There were some risks I felt comfortable taking in the lead-up to my USA run, and there were some I wasn’t so comfortable with. For instance, pushing the mileage into Odessa on Day 10 of my run across Texas nearly cost me a hospital stay or worse.

I look back on that day as both a learning experience–and a warning; as a reminder that the farther you stretch, the more you’re stepping out into the unknown.

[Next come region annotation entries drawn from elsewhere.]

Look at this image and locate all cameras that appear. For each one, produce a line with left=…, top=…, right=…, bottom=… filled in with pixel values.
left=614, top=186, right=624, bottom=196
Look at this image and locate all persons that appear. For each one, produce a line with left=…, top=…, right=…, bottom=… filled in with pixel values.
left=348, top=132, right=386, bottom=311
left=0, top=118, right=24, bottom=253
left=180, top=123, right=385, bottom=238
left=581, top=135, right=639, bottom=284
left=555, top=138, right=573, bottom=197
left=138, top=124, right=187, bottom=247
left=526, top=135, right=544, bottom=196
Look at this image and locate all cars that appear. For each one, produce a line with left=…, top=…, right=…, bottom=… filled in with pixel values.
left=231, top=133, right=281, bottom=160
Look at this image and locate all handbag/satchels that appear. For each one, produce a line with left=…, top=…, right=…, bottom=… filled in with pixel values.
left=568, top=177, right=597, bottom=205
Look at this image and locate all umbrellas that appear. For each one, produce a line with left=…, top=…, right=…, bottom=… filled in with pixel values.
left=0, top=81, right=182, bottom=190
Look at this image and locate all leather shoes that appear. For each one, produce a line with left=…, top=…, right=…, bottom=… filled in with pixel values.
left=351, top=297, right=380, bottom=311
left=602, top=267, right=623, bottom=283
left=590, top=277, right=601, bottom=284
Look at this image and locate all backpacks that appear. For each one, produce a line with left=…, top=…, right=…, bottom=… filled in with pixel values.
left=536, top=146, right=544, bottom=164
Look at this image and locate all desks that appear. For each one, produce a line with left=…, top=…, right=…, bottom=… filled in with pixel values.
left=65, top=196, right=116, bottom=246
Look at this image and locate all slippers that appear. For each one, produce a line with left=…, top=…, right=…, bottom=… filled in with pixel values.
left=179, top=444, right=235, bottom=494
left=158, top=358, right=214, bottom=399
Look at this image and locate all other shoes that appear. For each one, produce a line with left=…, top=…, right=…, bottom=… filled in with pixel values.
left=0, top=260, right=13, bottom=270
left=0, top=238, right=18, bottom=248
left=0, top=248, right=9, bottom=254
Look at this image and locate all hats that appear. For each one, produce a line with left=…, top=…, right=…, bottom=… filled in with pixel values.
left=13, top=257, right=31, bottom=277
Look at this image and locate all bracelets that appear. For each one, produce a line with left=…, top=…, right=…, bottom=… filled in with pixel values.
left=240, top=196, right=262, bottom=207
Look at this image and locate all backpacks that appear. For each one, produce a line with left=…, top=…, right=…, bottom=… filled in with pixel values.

After Texas, my immunologist recommended I try to keep the daily miles consistent as well as the frequency of rest days. I took his words to heart, and overall, the US run was a much more pleasant experience. Unlike Texas, during the US run, I didn’t have horrible low blood sugars, and I didn’t experience a recurrence of the bulging disc I had acquired at mile 700 running on cambered (slanted) roadsides and shoulders. I took better care of myself. I cut my average daily miles from 42 to 35 and was meticulous about getting carbs to replenish glycogen, protein to rebuild muscles, and enough sleep to allow those processes to work their magic. I put my pump in sleep mode most of the day, dialed my insulin back–15% at first, then as needed, and always got a slightly larger than average evening snack, as I knew the post-run highs following supper would come down on their own once the stress of running was gone.

All things being equal, the best strategy really is to eliminate unnecessary risks and reduce the necessary ones.

And if you can, write down the results when you don’t have a clue, test everything carefully and cautiously, and leave notes for the next guy. You never know who you’re helping.